- Page excerpt
▶

Willy Demeyer 2018> What are the challenges and issues linked to radicalisation in Liege? 

Willy Demeyer : Even though Liege has not been as affected by radicalisation as other Belgian and European cities, we’ve had youngsters leaving the city to join Jihadist groups such as Daesh and the Al-Nosra Front, which means we now have to manage the problem of the returnees.

Also, Liege was the target of a terrorist attack in May 2018 in which three people were killed, including two female police officers, for which Daesh claimed responsibility.

Furthermore, a radical ideology calling for violence is being disseminated in our neighbourhoods through Internet, targeting especially the young. It is fed by conspiracy theories but also by the international, geo-political context on which City Hall has no power.

All this means that the main challenges for a local authority such as ours are first and foremost to preserve security and protect the population against any attack while also preserving social cohesion, which is perhaps more fragile given the current context. We must guarantee quality of life for all and respect for our democratic values.


> What concrete actions have you implemented regarding radicalism?

We created a position of “Consultant on the prevention of radicalism” as early as October 2014. This person is responsible for implementing and developing a large partnership with all relevant stakeholders in social services, youth services, intercultural initiatives and law enforcement agencies. He also designs, with me, our local prevention strategy and actions.

A number of educational activities for young people have been put in place in the past few years:

  • communication tools have been created, in particular an animation film titled Toru, which was made by youngsters with the objective of countering manipulation by extremist movements;
  • a theatre play, Nadia, was created through a partnership with the theatre of Liege, under the supervision of experts from the University and the Liege Integration Centre (Centre d’intégration liégeois, Cripel). It has been seen by 3,000 students;
  • a new “citizen sport” initiative will soon be launched in amateur sport clubs to counter social polarisation and promote peaceful coexistence.

We also organise awareness activities for the public at large, for example a film followed by a discussion with the mother of a Jihadist, or what we call “political café” sessions on conspiracy theories. We do this in cooperation with lifelong education organisations. We are lucky in Liege to have a dense and dynamic network of youth centres and cultural associations.


> Do you have programmes for the management of young radicals and their family?

Indeed, this is a challenge for a local authority like us to support and care for youngsters who are radicalising, as well as their family. There is a very interesting experience being led at the moment together with the department of psychology of crime of the University of Liege, which seeks to create a methodology for psychological and social support as part of a research-action called “Psyrad”.

Also, upon a request from the federal government, we created in Liege a Local Integral Security Unit (Cellule de sécurité intégrale locale, CSIL). Coordinated by the mayor, this unit gathers representatives from the prevention services and the police and examines and manages radicalisation cases.

◀

- Written task A
Rescale the records from the line containing "How far from the camera is point" up to and including the end of the records. Reproduce those lines with their requests, multiplying every numeric value in the answers, such as distances, by 1.3 and rounding each result to its original number of decimal places, with halves rounded up.
The text and the records have no connection to each other.

- Task inputs
▶

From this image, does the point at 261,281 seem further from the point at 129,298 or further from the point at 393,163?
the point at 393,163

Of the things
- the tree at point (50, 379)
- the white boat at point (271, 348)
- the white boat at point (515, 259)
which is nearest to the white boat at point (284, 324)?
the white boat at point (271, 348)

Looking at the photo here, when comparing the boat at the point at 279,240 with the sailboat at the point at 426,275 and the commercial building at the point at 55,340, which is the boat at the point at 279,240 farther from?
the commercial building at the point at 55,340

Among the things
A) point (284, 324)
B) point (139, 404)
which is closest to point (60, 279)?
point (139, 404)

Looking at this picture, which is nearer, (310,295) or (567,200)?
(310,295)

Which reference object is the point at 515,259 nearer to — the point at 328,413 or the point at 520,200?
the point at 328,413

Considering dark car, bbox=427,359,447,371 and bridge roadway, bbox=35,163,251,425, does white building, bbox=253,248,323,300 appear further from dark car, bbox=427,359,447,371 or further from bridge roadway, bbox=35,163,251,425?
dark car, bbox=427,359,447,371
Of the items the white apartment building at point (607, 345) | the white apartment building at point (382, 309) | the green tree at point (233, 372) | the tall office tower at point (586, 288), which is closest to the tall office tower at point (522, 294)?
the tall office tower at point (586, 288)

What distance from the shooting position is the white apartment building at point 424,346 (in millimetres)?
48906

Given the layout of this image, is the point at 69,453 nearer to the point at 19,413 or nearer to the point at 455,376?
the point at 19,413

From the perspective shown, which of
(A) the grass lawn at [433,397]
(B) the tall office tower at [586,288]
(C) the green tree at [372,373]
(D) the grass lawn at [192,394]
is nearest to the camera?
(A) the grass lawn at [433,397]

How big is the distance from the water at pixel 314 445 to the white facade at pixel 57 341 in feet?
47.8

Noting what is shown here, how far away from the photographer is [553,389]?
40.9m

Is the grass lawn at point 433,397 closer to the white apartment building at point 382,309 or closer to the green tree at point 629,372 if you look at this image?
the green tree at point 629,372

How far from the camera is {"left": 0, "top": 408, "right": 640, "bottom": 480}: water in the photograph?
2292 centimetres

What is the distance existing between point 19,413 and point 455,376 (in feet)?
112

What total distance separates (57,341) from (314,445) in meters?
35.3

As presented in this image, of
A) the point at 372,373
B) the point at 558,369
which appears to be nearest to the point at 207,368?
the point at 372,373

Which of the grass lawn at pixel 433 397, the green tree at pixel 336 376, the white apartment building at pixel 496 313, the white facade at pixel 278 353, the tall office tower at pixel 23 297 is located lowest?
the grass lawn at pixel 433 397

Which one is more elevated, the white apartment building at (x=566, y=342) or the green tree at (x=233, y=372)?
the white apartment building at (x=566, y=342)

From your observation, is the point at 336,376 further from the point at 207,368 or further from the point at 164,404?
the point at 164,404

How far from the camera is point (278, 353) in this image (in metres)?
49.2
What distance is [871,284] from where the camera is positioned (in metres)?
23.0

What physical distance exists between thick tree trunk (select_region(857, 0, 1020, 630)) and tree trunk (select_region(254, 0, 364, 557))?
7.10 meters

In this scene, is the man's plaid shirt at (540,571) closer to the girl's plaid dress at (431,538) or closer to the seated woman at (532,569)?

◀

- Written task B
In the interview on radicalisation in Liege, how many students have seen the theatre play Nadia?

- Written response A
How far from the camera is point (278, 353) in this image (in metres)?
64.0
What distance is [871,284] from where the camera is positioned (in metres)?
29.9

What physical distance exists between thick tree trunk (select_region(857, 0, 1020, 630)) and tree trunk (select_region(254, 0, 364, 557))?
9.23 meters

In this scene, is the man's plaid shirt at (540,571) closer to the girl's plaid dress at (431,538) or closer to the seated woman at (532,569)?

- Written response B
3,000 students